Das größte und wichtigste Ziel des Projekts ist es zu zeigen, was digitales Arbeiten für unsere Region bedeutet. Was es bedeutet, für einen Bürojob nicht mehr täglich nach Kassel oder Frankfurt pendeln zu müssen oder gar umzuziehen, sondern seine Arbeit genauso gut von Homberg aus erledigen zu können. Heute verlassen viele Menschen ihren Wohnort täglich für eine Arbeit, die sie praktisch von überall aus erledigen können. Diese Menschen fehlen deshalb auf den Straßen, in den Cafés und Geschäften – und deshalb wirkt auch Homberg nicht wie eine Stadt mit 14.000 Einwohnern. Wer Lebenszeit durch den Verzicht auf lange Pendelstrecken gewinnt, der ist auch wieder offener für kulturelle Angebote, für Engagement vor Ort, für seine Nachbarschaft. Die Pioniere sind schon einen Schritt weiter, sie arbeiten schon ortsunabhängig und wollen für sich herausfinden, ob das neue Leben und Arbeiten auf dem Land auch eine Option für sie ist und was dafür gegebenenfalls noch fehlt. Entlang dieses Prozesses entwickeln sie Ideen und Projekte über die wir in einigen Wochen sicher schon konkret sprechen können.

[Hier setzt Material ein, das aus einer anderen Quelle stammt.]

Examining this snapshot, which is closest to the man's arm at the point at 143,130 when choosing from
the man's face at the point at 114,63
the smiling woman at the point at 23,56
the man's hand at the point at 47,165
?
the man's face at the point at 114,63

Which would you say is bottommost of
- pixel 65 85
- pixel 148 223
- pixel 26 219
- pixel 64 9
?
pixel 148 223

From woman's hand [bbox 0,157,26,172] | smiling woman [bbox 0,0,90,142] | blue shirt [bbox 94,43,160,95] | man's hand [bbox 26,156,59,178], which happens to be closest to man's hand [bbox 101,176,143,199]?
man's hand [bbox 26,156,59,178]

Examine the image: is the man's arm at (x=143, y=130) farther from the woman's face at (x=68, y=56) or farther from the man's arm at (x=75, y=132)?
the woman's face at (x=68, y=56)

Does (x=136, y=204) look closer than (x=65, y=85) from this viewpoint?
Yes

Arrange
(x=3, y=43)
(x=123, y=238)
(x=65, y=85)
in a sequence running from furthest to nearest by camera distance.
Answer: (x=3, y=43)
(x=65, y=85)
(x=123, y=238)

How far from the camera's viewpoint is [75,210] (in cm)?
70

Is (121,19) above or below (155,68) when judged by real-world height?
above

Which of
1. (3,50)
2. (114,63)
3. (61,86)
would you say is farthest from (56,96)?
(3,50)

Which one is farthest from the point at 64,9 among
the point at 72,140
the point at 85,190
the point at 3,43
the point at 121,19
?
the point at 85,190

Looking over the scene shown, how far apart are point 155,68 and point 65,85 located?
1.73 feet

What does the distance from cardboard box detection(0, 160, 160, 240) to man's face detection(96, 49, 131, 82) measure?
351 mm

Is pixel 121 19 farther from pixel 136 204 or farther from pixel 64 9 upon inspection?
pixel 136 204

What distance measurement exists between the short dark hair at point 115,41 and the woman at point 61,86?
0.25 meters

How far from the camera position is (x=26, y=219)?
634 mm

Wie intensiv bindet ihr Kooperationspartner in Homberg ein?
So weit sind wir noch nicht. Wir bündeln aktuell die Ideen innerhalb der Gruppe und bauen Strukturen auf, die die Gruppe arbeitsfähig macht. Bis zum Wochenmarkt am 10. Juni wollen wir aber erste Ideen präsentieren und wir sind gespannt, welche Ideen der Pioniere vielleicht längst auch schon Menschen vor Ort treiben, um die Kräfte zu bündeln. Zunächst müssen wir die Ideen der Gruppe aber erst noch strukturieren und zugänglich machen.
Was möchtest Du nach diesem halben Jahr Summer of Pioneers mindestens erreicht haben und sagen können?
Dass Homberg und sein Summer of Pioneers möglichst viele Menschen zu neuen Perspektiven inspiriert hat und die Stadt und seine Bürger:innen den Strukturwandel mutig und selbstbewusst gestalten.